▶ **EXTRACTED INFORMATION**:

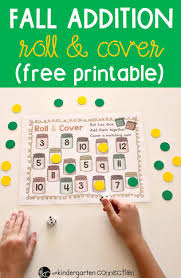 fall addition roll and cover free preschool printable activity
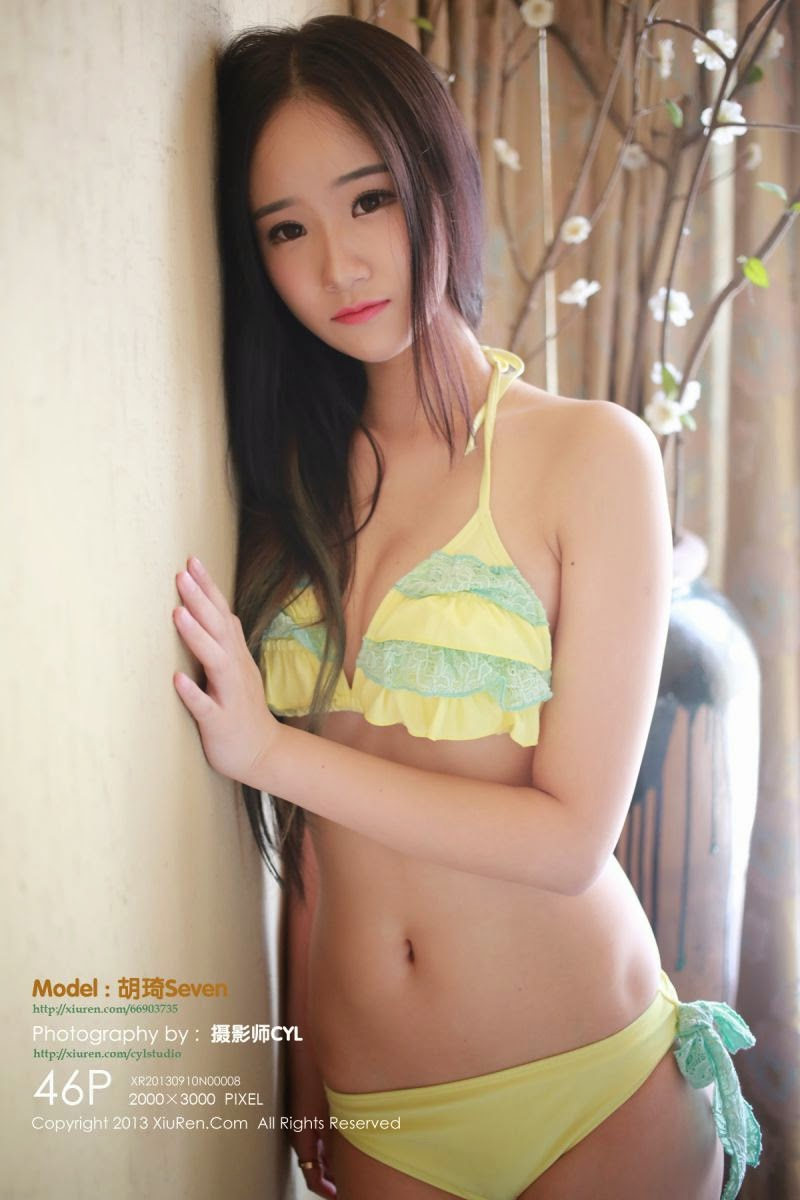 cover39 - Xiuren Girl Nude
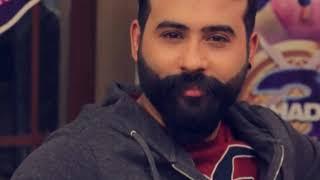 Wo star Nahi dunya hai meri 💜💜🤗🤗🤗 #JabraFan VM for my hero 😍🔥 #faizanshaikh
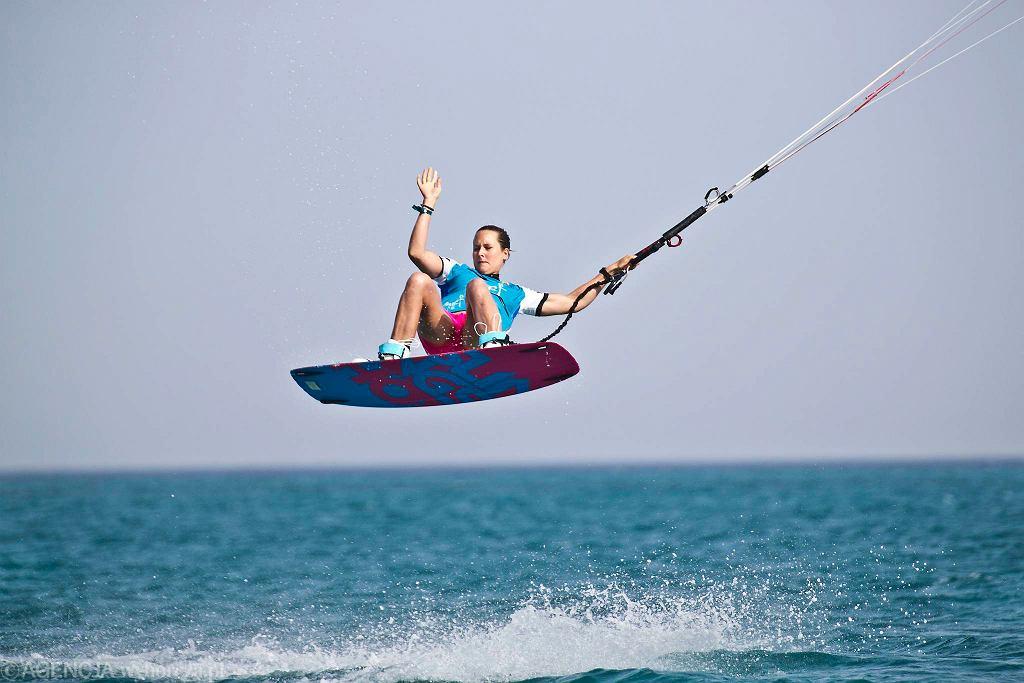 Karolina Winkowska podczas zawodów Pucharu Świata w kitesurfingu w Egipcie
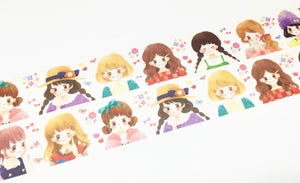 Hoshizora illustration - Cute girls washi tape
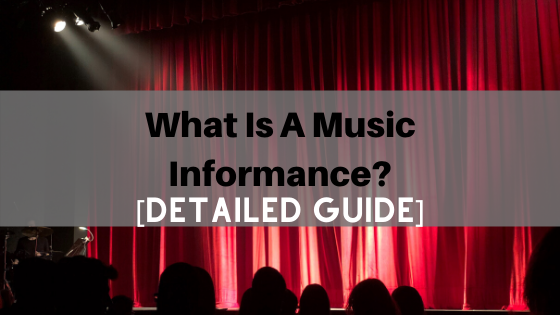 image what is a music informance?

▶ **TASK PROMPT**: Repeat every record exactly, but not the pictures.

▶ **RESPONSE TO THE EXERCISE**:
 fall addition roll and cover free preschool printable activity
 cover39 - Xiuren Girl Nude
 Wo star Nahi dunya hai meri 💜💜🤗🤗🤗 #JabraFan VM for my hero 😍🔥 #faizanshaikh
 Karolina Winkowska podczas zawodów Pucharu Świata w kitesurfingu w Egipcie
 Hoshizora illustration - Cute girls washi tape
 image what is a music informance?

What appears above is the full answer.